REQUIRED ACTION: Reproduce the listing that follows so that each line matches the original exactly.

MATERIAL FOR THE TASK:

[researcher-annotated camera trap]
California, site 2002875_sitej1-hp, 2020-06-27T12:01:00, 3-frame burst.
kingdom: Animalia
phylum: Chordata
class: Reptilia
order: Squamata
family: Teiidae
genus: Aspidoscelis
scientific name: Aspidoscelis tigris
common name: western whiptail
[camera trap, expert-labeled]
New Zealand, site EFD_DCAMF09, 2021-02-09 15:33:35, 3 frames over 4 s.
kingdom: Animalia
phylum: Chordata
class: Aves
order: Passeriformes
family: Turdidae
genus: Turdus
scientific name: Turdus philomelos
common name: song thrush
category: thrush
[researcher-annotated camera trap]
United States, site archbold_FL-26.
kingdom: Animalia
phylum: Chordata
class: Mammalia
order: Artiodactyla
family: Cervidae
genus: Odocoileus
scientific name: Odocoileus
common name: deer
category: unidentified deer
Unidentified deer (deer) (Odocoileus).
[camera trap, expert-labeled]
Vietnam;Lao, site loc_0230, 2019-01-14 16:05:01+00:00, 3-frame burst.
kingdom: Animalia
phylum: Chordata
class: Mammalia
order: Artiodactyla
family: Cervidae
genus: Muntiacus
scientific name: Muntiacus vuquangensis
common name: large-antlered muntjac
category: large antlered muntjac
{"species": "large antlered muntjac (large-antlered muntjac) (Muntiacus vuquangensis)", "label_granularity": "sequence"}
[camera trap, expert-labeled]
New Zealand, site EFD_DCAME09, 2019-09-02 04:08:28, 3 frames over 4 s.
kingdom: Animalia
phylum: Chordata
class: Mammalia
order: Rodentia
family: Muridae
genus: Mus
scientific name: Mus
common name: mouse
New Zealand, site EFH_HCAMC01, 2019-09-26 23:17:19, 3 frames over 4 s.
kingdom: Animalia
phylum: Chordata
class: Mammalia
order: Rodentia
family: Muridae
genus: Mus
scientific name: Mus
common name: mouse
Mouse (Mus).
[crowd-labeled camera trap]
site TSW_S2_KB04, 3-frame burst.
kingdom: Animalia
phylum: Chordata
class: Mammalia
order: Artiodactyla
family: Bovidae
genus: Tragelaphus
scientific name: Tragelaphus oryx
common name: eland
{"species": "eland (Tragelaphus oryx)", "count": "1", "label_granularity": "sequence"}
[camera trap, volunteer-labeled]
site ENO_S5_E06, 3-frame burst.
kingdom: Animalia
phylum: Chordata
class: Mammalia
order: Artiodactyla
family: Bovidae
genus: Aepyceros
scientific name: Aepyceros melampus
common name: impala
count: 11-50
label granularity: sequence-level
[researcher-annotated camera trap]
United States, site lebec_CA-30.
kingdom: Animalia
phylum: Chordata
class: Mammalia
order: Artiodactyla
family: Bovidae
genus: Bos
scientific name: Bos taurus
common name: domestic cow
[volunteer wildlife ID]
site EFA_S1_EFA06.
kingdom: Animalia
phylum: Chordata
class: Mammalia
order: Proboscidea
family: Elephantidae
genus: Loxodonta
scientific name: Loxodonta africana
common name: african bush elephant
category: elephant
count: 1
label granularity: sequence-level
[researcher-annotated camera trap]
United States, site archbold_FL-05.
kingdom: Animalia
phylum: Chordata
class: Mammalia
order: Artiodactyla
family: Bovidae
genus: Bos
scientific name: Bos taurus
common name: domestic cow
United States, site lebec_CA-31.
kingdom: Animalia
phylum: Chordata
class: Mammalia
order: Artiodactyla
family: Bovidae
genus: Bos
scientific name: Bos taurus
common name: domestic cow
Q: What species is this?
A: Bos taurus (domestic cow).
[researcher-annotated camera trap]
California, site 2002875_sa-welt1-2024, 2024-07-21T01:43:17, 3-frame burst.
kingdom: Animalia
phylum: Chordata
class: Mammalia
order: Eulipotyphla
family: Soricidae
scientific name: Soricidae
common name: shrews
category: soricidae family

OUTPUT FOR THIS EXERCISE:
[researcher-annotated camera trap]
California, site 2002875_sitej1-hp, 2020-06-27T12:01:00, 3-frame burst.
kingdom: Animalia
phylum: Chordata
class: Reptilia
order: Squamata
family: Teiidae
genus: Aspidoscelis
scientific name: Aspidoscelis tigris
common name: western whiptail
[camera trap, expert-labeled]
New Zealand, site EFD_DCAMF09, 2021-02-09 15:33:35, 3 frames over 4 s.
kingdom: Animalia
phylum: Chordata
class: Aves
order: Passeriformes
family: Turdidae
genus: Turdus
scientific name: Turdus philomelos
common name: song thrush
category: thrush
[researcher-annotated camera trap]
United States, site archbold_FL-26.
kingdom: Animalia
phylum: Chordata
class: Mammalia
order: Artiodactyla
family: Cervidae
genus: Odocoileus
scientific name: Odocoileus
common name: deer
category: unidentified deer
Unidentified deer (deer) (Odocoileus).
[camera trap, expert-labeled]
Vietnam;Lao, site loc_0230, 2019-01-14 16:05:01+00:00, 3-frame burst.
kingdom: Animalia
phylum: Chordata
class: Mammalia
order: Artiodactyla
family: Cervidae
genus: Muntiacus
scientific name: Muntiacus vuquangensis
common name: large-antlered muntjac
category: large antlered muntjac
{"species": "large antlered muntjac (large-antlered muntjac) (Muntiacus vuquangensis)", "label_granularity": "sequence"}
[camera trap, expert-labeled]
New Zealand, site EFD_DCAME09, 2019-09-02 04:08:28, 3 frames over 4 s.
kingdom: Animalia
phylum: Chordata
class: Mammalia
order: Rodentia
family: Muridae
genus: Mus
scientific name: Mus
common name: mouse
New Zealand, site EFH_HCAMC01, 2019-09-26 23:17:19, 3 frames over 4 s.
kingdom: Animalia
phylum: Chordata
class: Mammalia
order: Rodentia
family: Muridae
genus: Mus
scientific name: Mus
common name: mouse
Mouse (Mus).
[crowd-labeled camera trap]
site TSW_S2_KB04, 3-frame burst.
kingdom: Animalia
phylum: Chordata
class: Mammalia
order: Artiodactyla
family: Bovidae
genus: Tragelaphus
scientific name: Tragelaphus oryx
common name: eland
{"species": "eland (Tragelaphus oryx)", "count": "1", "label_granularity": "sequence"}
[camera trap, volunteer-labeled]
site ENO_S5_E06, 3-frame burst.
kingdom: Animalia
phylum: Chordata
class: Mammalia
order: Artiodactyla
family: Bovidae
genus: Aepyceros
scientific name: Aepyceros melampus
common name: impala
count: 11-50
label granularity: sequence-level
[researcher-annotated camera trap]
United States, site lebec_CA-30.
kingdom: Animalia
phylum: Chordata
class: Mammalia
order: Artiodactyla
family: Bovidae
genus: Bos
scientific name: Bos taurus
common name: domestic cow
[volunteer wildlife ID]
site EFA_S1_EFA06.
kingdom: Animalia
phylum: Chordata
class: Mammalia
order: Proboscidea
family: Elephantidae
genus: Loxodonta
scientific name: Loxodonta africana
common name: african bush elephant
category: elephant
count: 1
label granularity: sequence-level
[researcher-annotated camera trap]
United States, site archbold_FL-05.
kingdom: Animalia
phylum: Chordata
class: Mammalia
order: Artiodactyla
family: Bovidae
genus: Bos
scientific name: Bos taurus
common name: domestic cow
United States, site lebec_CA-31.
kingdom: Animalia
phylum: Chordata
class: Mammalia
order: Artiodactyla
family: Bovidae
genus: Bos
scientific name: Bos taurus
common name: domestic cow
Q: What species is this?
A: Bos taurus (domestic cow).
[researcher-annotated camera trap]
California, site 2002875_sa-welt1-2024, 2024-07-21T01:43:17, 3-frame burst.
kingdom: Animalia
phylum: Chordata
class: Mammalia
order: Eulipotyphla
family: Soricidae
scientific name: Soricidae
common name: shrews
category: soricidae family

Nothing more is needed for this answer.